Il mio primo volo aereo da neonata
La mattina successiva firmò per portarmi via, lasciò che mi prendessero le impronte dei piedini (vedi foto) prima di rilasciarle il mio certificato di nascita, e prese il primo volo per l’isola, con me ancora bluastra che indossavo il braccialetto di plastica rosa della clinica. Il mio ombelico si aprì ed iniziò giusto-giusto a sanguinare ad alta quota sulla tratta Caracas – Margarita. Nel frattempo mio padre si era organizzato per raggiungerci e si trovava anche lui su un volo, proveniente da Milano.
Qualche giorno dopo il poveretto, mettendo da parte tutto il suo raziocinio ed il suo equilibrio mentale, ancora annebbiato dall’emozione per la nascita della sua seconda figlia (il primo figlio era e resterà sempre mio fratello Luca), o forse ai tempi ancora troppo innamorato di mia madre per contraddirla, accettò di sottostare ai rituali della santeria locale e rischiò di perdere la vita, oltre che l’equilibrio, in bilico su uno scoglio di Playa El Agua. Non so se si usi ancora farlo, ma ai tempi della mia nascita, il cordone ombelicale di un neonato doveva essere messo in salvo, lontano da chiunque potesse impossessarsene.
Credo che questa usanza trovi delle basi quasi scientifiche nella conservazione delle cellule staminali, ma forse è un’ interpretazione tutta mia e si tratta solo di un rituale fine a se stesso, tramandato nei secoli dalla religione pagana locale. In ogni caso il mio cordone finì in un sacchettino di tela, insieme ad un sasso e mio padre dovette lanciarlo in mare all’indietro, abarbicato su uno scoglio con lo sguardo rivolto verso la spiaggia.

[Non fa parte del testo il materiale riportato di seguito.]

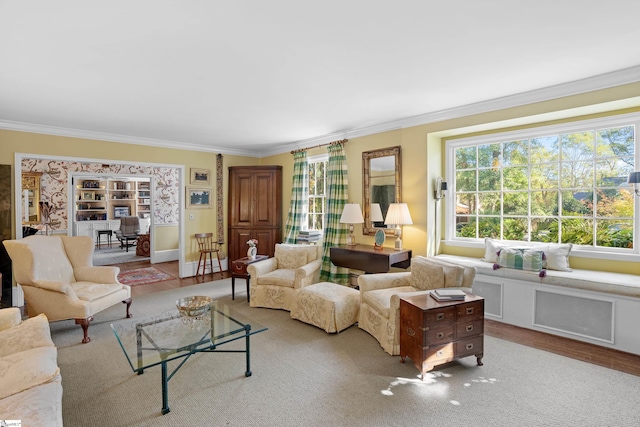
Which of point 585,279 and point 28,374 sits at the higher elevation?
point 585,279

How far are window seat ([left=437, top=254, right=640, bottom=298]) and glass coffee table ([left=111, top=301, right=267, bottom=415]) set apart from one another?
273 cm

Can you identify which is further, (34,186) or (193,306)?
(34,186)

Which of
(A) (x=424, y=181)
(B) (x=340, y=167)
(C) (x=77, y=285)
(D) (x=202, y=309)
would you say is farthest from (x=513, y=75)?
(C) (x=77, y=285)

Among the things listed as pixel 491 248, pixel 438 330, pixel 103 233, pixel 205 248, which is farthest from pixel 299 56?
pixel 103 233

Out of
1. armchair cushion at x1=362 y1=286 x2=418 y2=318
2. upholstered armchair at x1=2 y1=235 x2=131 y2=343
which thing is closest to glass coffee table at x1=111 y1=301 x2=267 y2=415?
upholstered armchair at x1=2 y1=235 x2=131 y2=343

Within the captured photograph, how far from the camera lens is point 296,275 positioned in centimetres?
412

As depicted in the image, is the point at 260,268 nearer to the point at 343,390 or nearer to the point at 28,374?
the point at 343,390

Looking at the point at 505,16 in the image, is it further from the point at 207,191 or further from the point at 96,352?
the point at 207,191

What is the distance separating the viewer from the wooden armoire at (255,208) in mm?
6527

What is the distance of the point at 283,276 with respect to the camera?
14.0ft

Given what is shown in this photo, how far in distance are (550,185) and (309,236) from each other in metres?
3.47

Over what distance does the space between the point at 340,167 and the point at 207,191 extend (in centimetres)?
284

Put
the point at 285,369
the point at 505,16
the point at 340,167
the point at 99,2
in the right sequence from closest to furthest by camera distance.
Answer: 1. the point at 99,2
2. the point at 505,16
3. the point at 285,369
4. the point at 340,167

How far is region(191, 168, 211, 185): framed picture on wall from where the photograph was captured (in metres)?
6.29
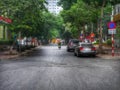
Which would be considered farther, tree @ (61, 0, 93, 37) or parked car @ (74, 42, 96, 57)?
tree @ (61, 0, 93, 37)

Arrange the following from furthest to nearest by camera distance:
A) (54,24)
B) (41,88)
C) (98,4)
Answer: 1. (54,24)
2. (98,4)
3. (41,88)

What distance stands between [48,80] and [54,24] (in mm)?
89646

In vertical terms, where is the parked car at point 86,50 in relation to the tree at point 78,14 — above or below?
below

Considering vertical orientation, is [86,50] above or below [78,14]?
below

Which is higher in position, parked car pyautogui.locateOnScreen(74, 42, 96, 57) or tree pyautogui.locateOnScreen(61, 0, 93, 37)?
tree pyautogui.locateOnScreen(61, 0, 93, 37)

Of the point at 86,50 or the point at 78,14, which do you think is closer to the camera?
the point at 86,50

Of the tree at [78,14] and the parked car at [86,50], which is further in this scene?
the tree at [78,14]

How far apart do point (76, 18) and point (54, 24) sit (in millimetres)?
53850

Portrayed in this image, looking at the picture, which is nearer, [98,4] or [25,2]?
[25,2]

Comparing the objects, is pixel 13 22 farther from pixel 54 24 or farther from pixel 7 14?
pixel 54 24

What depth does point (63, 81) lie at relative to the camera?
1370cm

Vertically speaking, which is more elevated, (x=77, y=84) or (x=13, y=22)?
(x=13, y=22)

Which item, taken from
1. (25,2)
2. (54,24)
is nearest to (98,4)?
(25,2)

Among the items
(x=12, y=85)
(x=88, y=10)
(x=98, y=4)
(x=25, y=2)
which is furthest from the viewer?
(x=88, y=10)
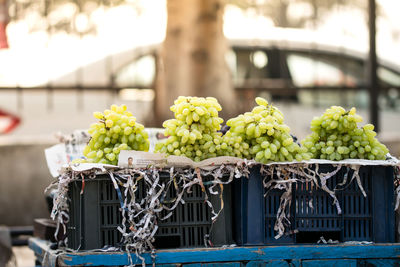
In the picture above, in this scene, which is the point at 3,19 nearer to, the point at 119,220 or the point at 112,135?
the point at 112,135

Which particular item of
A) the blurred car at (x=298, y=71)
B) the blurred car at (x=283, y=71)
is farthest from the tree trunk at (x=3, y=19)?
the blurred car at (x=298, y=71)

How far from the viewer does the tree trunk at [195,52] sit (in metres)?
5.93

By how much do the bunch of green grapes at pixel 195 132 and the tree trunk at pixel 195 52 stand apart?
2.78 m

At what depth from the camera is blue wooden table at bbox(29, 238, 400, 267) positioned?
2961 mm

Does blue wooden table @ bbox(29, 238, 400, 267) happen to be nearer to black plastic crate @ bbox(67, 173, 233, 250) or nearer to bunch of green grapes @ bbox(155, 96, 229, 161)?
black plastic crate @ bbox(67, 173, 233, 250)

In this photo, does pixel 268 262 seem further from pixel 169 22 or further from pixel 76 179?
pixel 169 22

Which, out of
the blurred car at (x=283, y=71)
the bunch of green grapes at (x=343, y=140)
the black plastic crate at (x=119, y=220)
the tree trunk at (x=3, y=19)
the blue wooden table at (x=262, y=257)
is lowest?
the blue wooden table at (x=262, y=257)

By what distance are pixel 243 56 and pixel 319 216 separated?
451 cm

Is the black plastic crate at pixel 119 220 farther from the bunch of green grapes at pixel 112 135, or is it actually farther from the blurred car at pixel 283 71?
the blurred car at pixel 283 71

Nel farlo avrebbe dovuto invocare per me la benedizione delle divinità del mare perché in cambio del mio cordone mi donassero salute, felicità e qualche altra dote. Non so se si attenne proprio a tutto il rito, ma sono certa che assecondò le usanze locali e il desiderio di mia madre almeno abbandonando il sacchetto alle profondità del mare. D’altronde non ho mai bluffato sulla natura un po’ strana mia e della mia famiglia. In quel Paese e in questo modo ha avuto inizio la mia vita!
La prima giornata al mare
A cinque giorni me ne stavo già in una cestina di vimini avvolta in lenzuolina di lino rosa sotto le palme, cullata dal vento e un “delizioso color cannella” aveva ormai preso il posto del mio iniziale “blu di prussia” (i colori sono virgolettati perché, coniati da mia madre, rientrano nella sua personalissima tavolozza cromatica mentale, insieme al “giallo polentina”, al “rosso menopausa” e all’arancio “becco d’anatra”). Non so voi ma io che ai riti un po’ ci credo, penso che il mio legame con il Venezuela sia dato anche dal fatto che un pezzo di me viva in quel mare. Insieme alla fede di matrimonio di mio marito, risucchiata dalle onde di Playa Parguito nemmeno un anno dopo le nostre nozze. In un angolo della mia casa conservo gelosamemte un pugno di sabbia di Los Roques che, quando sono particolarmente giù, lascio scorrere tra una mano e l’altra. Mi aiuta a non perdere di vista i miei sogni e a non sentirmi troppo lontana dal solo posto al mondo che mi faccia venire voglia di restare. Non l’ho rubata, l’ho semplicemente presa in prestito e giuro che non appena riuscirò a tornare, la restituirò alla sua spiaggia.